Evidence of striped electronic phases in a structurally modulated superlattice

Article

Devarakonda, A.; Chen, A.; Fang, S.; Graf, D.; Kriener, M.; Akey, A. J.; Bell, D. C.; Suzuki, T.; Checkelsky, J. G.

Massachusetts Institute of Technology (MIT); Massachusetts Institute of Technology (MIT); State University System of Florida; Florida State University; RIKEN; Harvard University; Harvard University; Toho University; Columbia University

Nature

0028-5679

10.1038/s41586-024-07589-5

2024-07-18

The electronic properties of crystals can be manipulated by superimposing spatially periodic electric, magnetic or structural modulations.
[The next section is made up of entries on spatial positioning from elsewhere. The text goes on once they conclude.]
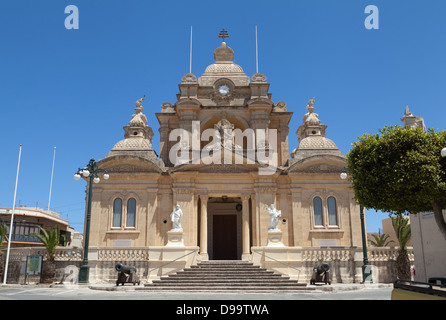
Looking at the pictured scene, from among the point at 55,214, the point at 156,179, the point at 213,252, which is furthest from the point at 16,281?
the point at 55,214

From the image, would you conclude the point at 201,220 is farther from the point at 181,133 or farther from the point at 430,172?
the point at 430,172

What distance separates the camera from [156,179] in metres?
30.7

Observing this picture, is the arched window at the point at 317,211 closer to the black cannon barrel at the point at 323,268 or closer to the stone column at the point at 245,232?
the stone column at the point at 245,232

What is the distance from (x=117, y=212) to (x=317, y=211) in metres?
15.6

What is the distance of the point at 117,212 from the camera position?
3066 cm

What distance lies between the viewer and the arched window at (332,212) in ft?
100

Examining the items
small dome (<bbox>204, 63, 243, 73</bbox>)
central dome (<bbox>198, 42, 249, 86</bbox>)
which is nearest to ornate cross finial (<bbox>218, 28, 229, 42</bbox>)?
central dome (<bbox>198, 42, 249, 86</bbox>)

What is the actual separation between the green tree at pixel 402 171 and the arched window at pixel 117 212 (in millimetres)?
19815

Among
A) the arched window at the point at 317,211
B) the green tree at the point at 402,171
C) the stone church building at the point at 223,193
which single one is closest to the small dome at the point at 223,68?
the stone church building at the point at 223,193

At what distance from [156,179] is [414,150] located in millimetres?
20137

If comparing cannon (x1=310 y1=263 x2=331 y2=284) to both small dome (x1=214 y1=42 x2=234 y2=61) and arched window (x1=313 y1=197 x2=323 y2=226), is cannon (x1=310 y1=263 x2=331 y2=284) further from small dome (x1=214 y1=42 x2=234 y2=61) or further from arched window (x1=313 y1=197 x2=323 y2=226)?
small dome (x1=214 y1=42 x2=234 y2=61)

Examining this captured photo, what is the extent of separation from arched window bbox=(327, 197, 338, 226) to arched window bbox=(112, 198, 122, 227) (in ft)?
53.5

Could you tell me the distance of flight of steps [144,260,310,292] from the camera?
19969mm

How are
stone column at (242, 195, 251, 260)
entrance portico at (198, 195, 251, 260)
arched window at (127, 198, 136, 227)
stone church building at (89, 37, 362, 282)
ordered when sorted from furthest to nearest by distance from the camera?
entrance portico at (198, 195, 251, 260) → arched window at (127, 198, 136, 227) → stone church building at (89, 37, 362, 282) → stone column at (242, 195, 251, 260)
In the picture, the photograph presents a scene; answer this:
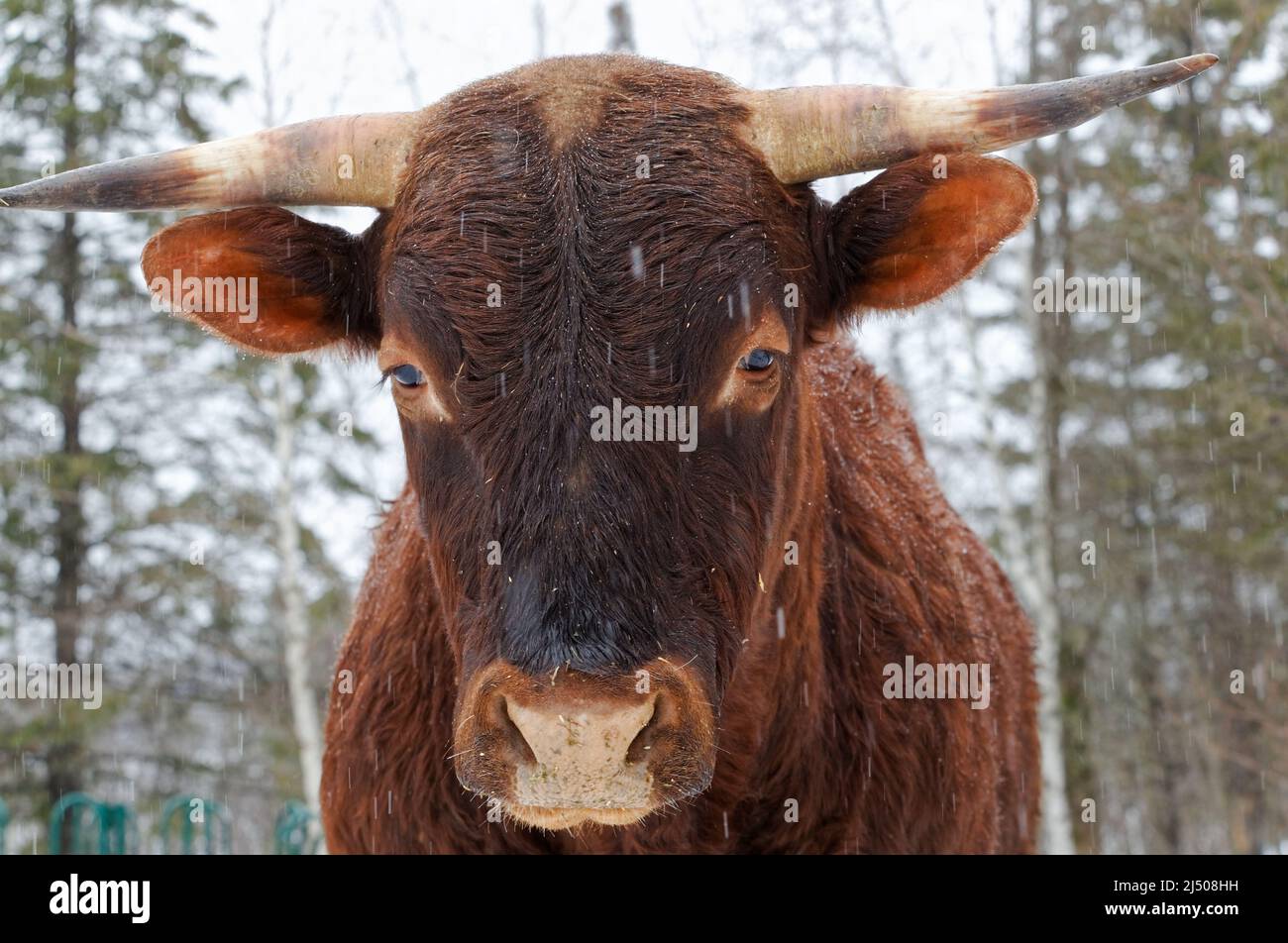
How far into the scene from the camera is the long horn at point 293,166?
3428mm

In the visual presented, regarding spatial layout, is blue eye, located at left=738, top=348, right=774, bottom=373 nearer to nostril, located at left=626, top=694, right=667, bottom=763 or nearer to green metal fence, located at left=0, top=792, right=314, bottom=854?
nostril, located at left=626, top=694, right=667, bottom=763

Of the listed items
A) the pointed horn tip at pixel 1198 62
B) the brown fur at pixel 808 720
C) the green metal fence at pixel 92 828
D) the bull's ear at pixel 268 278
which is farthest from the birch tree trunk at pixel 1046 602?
the bull's ear at pixel 268 278

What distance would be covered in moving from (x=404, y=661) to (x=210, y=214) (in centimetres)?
149

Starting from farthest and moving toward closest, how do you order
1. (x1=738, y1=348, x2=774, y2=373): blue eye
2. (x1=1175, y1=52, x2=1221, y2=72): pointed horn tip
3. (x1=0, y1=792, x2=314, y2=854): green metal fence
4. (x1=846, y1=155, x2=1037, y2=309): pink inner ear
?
(x1=0, y1=792, x2=314, y2=854): green metal fence → (x1=846, y1=155, x2=1037, y2=309): pink inner ear → (x1=738, y1=348, x2=774, y2=373): blue eye → (x1=1175, y1=52, x2=1221, y2=72): pointed horn tip

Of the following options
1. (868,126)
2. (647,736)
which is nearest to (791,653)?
(647,736)

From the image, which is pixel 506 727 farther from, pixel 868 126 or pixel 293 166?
pixel 868 126

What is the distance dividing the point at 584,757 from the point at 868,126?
198 cm

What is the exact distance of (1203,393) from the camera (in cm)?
1439

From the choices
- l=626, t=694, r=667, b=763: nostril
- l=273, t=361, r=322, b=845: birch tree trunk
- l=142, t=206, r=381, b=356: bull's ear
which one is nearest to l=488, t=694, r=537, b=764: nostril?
l=626, t=694, r=667, b=763: nostril

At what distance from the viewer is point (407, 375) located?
3.23 m

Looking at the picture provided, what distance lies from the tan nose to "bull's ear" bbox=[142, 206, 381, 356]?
5.62ft

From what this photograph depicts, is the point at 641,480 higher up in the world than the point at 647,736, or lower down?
higher up

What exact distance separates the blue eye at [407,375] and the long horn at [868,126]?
1.16 meters

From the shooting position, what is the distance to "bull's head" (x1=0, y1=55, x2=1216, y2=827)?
2.61 metres
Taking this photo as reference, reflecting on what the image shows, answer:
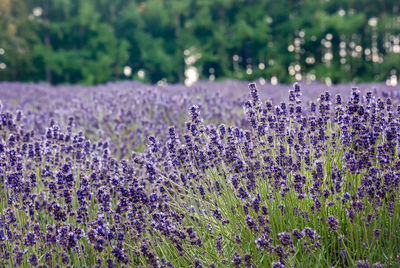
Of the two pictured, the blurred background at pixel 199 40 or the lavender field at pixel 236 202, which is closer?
the lavender field at pixel 236 202

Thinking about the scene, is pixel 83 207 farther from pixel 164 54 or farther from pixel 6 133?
pixel 164 54

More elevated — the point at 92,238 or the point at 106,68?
the point at 106,68

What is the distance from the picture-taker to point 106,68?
15977 millimetres

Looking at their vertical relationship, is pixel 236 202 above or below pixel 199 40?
below

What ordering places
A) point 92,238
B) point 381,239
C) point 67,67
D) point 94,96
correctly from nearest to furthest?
point 92,238 → point 381,239 → point 94,96 → point 67,67

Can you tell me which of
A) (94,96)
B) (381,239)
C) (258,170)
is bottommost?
(381,239)

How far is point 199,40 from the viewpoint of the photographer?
54.1ft

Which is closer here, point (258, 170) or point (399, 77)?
point (258, 170)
Long-wavelength modulations incommensurate with the atomic lattice are particularly interesting1, exemplified by recent advances in two-dimensional (2D) moir & eacute; materials2,3. Bulk van der Waals (vdW) superlattices4-8 hosting 2D interfaces between minimally disordered layers represent scalable bulk analogues of artificial vdW heterostructures and present a complementary venue to explore incommensurately modulated 2D states. Here we report the bulk vdW superlattice SrTa2S5 realizing an incommensurate one-dimensional (1D) structural modulation of 2D transition metal dichalcogenide (TMD) H-TaS2 layers. High-quality electronic transport in the H-TaS2 layers, evidenced by quantum oscillations, is made anisotropic by the modulation and exhibits commensurability oscillations paralleling lithographically modulated 2D systems9-11. We also find unconventional, clean-limit superconductivity in SrTa2S5 with a pronounced suppression of interlayer relative to intralayer coherence. The in-plane magnetic field dependence of interlayer critical current, together with electron diffraction from the structural modulation, suggests superconductivity12-14 in SrTa2S5 is spatially modulated and mismatched between adjacent TMD layers. With phenomenology suggestive of pair-density wave superconductivity15-17, SrTa2S5 may present a pathway for microscopic evaluation of this unconventional order18-21. More broadly, SrTa2S5 establishes bulk vdW superlattices as versatile platforms to address long-standing predictions surrounding modulated electronic phases in the form of nanoscale vdW devices12,13 to macroscopic crystals22,23. Evidence of modulated metallic and superconducting states stemming from an incommensurate structural stripe motif is reported in the bulk van der Waals superlattice SrTa2S5.